Huge +1 on https://www.irrigationtutorials.com/

Even if you do not plan to install your system yourself, I would read it so that you have a better understanding of how a good system is designed. Not saying this is the case in your situation, but I have seen first hand that just because a company has been in business a long time does not necessarily mean they install well-designed systems.


----------



## Smokindog (Jun 20, 2018)

Or well-designed systems for wells which can have drastically different requirements.



Ware said:


> Huge +1 on https://www.irrigationtutorials.com/
> 
> Even if you do not plan to install your system yourself, I would read it so that you have a better understanding of how a good system is designed. Not saying this is the case in your situation, but I have seen first hand that just because a company has been in business a long time does not necessarily mean they install well-designed systems.


----------



## SixString (Mar 2, 2018)

I had similar questions before I had my system installed this past fall.

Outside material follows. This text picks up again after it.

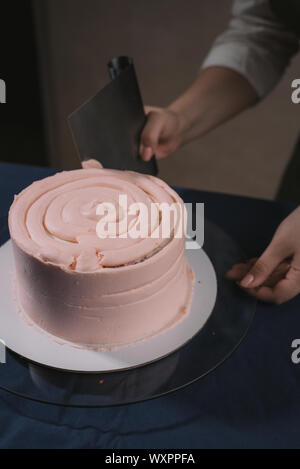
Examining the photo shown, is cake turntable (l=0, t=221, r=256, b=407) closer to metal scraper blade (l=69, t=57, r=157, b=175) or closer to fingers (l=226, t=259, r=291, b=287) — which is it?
fingers (l=226, t=259, r=291, b=287)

Here's the link to my post. Some members replied with some good insight. https://thelawnforum.com/viewtopic.php?f=5&t=6112

A few quick tips:
-Make sure swing joints are used on each head
- Have a water hammer reducer installed with your backflow preventer
- A Rachio controller gives you plenty of mobile control options. I have the Rachio 3 and in addition to being able to control things from my phone/tablet/Alexa, I love the analytical aspects of it.
- Don't let anyone talk you into anything less than a 1" mainline.
- Don't mix spray types in a single zone.
- You probably shouldn't even mix different sprinkler head types in the same zone either because they'll have different application rates.


----------



## SCGrassMan (Dec 17, 2017)

g-man said:


> I like to see a drawing with all the heads/ valve locations. I would like to see head to head coverage.
> 
> I like the rachio controller, but I doubt he will offer it.

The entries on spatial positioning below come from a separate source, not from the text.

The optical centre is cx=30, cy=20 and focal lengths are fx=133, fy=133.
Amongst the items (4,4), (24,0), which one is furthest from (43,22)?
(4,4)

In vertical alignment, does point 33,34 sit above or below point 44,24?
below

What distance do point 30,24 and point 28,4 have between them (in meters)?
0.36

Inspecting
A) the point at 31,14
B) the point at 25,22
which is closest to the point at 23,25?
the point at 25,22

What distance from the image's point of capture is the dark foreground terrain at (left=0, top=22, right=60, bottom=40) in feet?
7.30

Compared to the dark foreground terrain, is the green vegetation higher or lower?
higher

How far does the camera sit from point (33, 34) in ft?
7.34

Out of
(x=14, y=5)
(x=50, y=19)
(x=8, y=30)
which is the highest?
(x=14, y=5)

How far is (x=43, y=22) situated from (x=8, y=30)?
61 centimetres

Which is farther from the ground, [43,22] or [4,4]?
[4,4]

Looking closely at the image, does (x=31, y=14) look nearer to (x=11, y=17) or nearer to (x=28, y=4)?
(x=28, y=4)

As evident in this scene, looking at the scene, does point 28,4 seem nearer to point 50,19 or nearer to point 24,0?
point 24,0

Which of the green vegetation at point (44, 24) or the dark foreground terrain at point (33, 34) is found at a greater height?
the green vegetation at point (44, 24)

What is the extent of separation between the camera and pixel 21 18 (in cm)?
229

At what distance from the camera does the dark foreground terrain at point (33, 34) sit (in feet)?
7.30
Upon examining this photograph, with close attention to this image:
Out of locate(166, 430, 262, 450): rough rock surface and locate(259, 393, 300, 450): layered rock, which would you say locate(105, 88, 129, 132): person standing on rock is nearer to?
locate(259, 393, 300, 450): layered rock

I made the mistake of hiring a guy who said he would give me a written map after signing the contract, but didn't. I should have had that part in the contract. Fortunately I took pictures, so I know where everything is, but I didn't have head to head coverage.

I would say talk to the guy and say I'll give you a $500 deposit and sign the contract after you get the drawing.

I would have insisted on overlapping heads at the drawing phase, and added one or two more heads in here and there. Now I have to add them later.

Side note - for a Rachio controller, ZURN backflow, and a 6 zone setup I have costs for all parts around $1700. At $650 a zone to install you're looking at $3900. If he's significantly higher or lower than that I'd question it.


----------



## jayhawk (Apr 18, 2017)

Zone for shrubs...waste of money.


----------



## Jrich (Jul 9, 2018)

jayhawk said:


> Zone for shrubs...waste of money.


Why?


----------



## jayhawk (Apr 18, 2017)

have you seen an evergreen, azalea, Loropetalum, barberry, gardenia .... grow just fine w/o supplemental watering. now, drip for pots could be handy


----------



## Delmarva Keith (May 12, 2018)

Some basic questions that come to mind that I would ask:

What is the flow demand of each zone?
What is the well pump output?
What is the well yield?

Anyone who can't answer these questions in terms of GPM at a suitable dynamic pressure should be sent on his way.


----------



## Suburban Jungle Life (Mar 1, 2018)

jayhawk said:


> have you seen an evergreen, azalea, Loropetalum, barberry, gardenia .... grow just fine w/o supplemental watering. now, drip for pots could be handy


If you live in a desert climate, you have to water everything or you'll have nothing but rocks and weeds... I know some with this problem in Arizona.


----------